Short problem:
Render the data below as a Markdown table with the columns Row and Line, numbering each line and leaving out blank lines and the pictures.

Data provided:
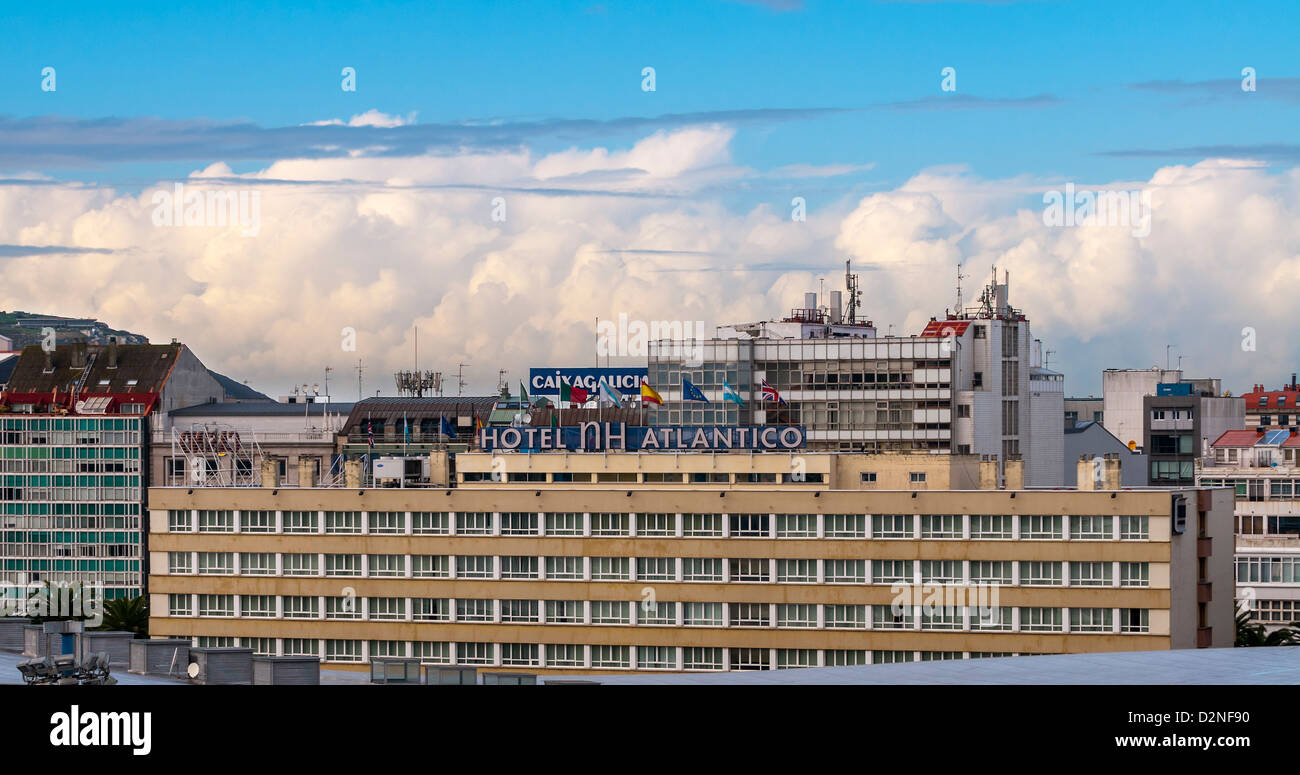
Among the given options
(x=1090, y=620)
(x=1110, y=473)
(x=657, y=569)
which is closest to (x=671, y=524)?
(x=657, y=569)

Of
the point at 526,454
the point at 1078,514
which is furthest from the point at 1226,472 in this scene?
the point at 526,454

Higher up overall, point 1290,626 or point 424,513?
point 424,513

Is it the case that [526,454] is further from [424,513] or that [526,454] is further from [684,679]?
[684,679]

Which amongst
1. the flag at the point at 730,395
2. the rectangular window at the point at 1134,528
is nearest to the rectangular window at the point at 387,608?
the rectangular window at the point at 1134,528

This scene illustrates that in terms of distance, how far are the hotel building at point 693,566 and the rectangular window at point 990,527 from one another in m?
0.15

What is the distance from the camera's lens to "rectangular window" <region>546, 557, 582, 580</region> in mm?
122438

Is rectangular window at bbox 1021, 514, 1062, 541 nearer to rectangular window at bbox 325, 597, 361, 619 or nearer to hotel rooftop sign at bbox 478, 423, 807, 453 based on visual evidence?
hotel rooftop sign at bbox 478, 423, 807, 453

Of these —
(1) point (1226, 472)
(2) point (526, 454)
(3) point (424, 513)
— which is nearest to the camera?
(3) point (424, 513)

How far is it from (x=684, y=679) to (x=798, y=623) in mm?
62367

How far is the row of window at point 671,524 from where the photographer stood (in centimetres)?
11338

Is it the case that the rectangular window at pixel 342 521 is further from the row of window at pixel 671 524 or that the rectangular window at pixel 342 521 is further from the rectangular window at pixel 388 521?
the rectangular window at pixel 388 521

Written response:
| Row | Line |
|---|---|
| 1 | Among the given options |
| 2 | (x=1090, y=620) |
| 3 | (x=1110, y=473) |
| 4 | (x=657, y=569) |
| 5 | which is closest to (x=671, y=524)? |
| 6 | (x=657, y=569) |
| 7 | Of |
| 8 | the point at 526,454 |
| 9 | the point at 1078,514 |
| 10 | which is furthest from the point at 1226,472 in this scene? |
| 11 | the point at 526,454 |
| 12 | Higher up overall, point 1290,626 or point 424,513? |
| 13 | point 424,513 |
| 14 | Is it the case that [526,454] is further from [424,513] or that [526,454] is further from [684,679]? |
| 15 | [684,679] |
| 16 | Which amongst |
| 17 | 1. the flag at the point at 730,395 |
| 18 | 2. the rectangular window at the point at 1134,528 |
| 19 | is nearest to the rectangular window at the point at 387,608? |
| 20 | the rectangular window at the point at 1134,528 |
| 21 | This scene illustrates that in terms of distance, how far are the hotel building at point 693,566 and the rectangular window at point 990,527 from one another in m? |
| 22 | 0.15 |
| 23 | What is the distance from the camera's lens to "rectangular window" <region>546, 557, 582, 580</region> in mm? |
| 24 | 122438 |
| 25 | Is rectangular window at bbox 1021, 514, 1062, 541 nearer to rectangular window at bbox 325, 597, 361, 619 or nearer to hotel rooftop sign at bbox 478, 423, 807, 453 based on visual evidence? |
| 26 | hotel rooftop sign at bbox 478, 423, 807, 453 |
| 27 | Of these — |
| 28 | (1) point (1226, 472) |
| 29 | (2) point (526, 454) |
| 30 | (3) point (424, 513) |
| 31 | — which is nearest to the camera? |
| 32 | (3) point (424, 513) |
| 33 | How far is it from (x=684, y=679) to (x=798, y=623) in mm? |
| 34 | 62367 |
| 35 | How far is the row of window at point 671,524 from where the photographer stood (in centimetres)? |
| 36 | 11338 |
| 37 | Is it the case that the rectangular window at pixel 342 521 is further from the row of window at pixel 671 524 or that the rectangular window at pixel 342 521 is further from the rectangular window at pixel 388 521? |
| 38 | the rectangular window at pixel 388 521 |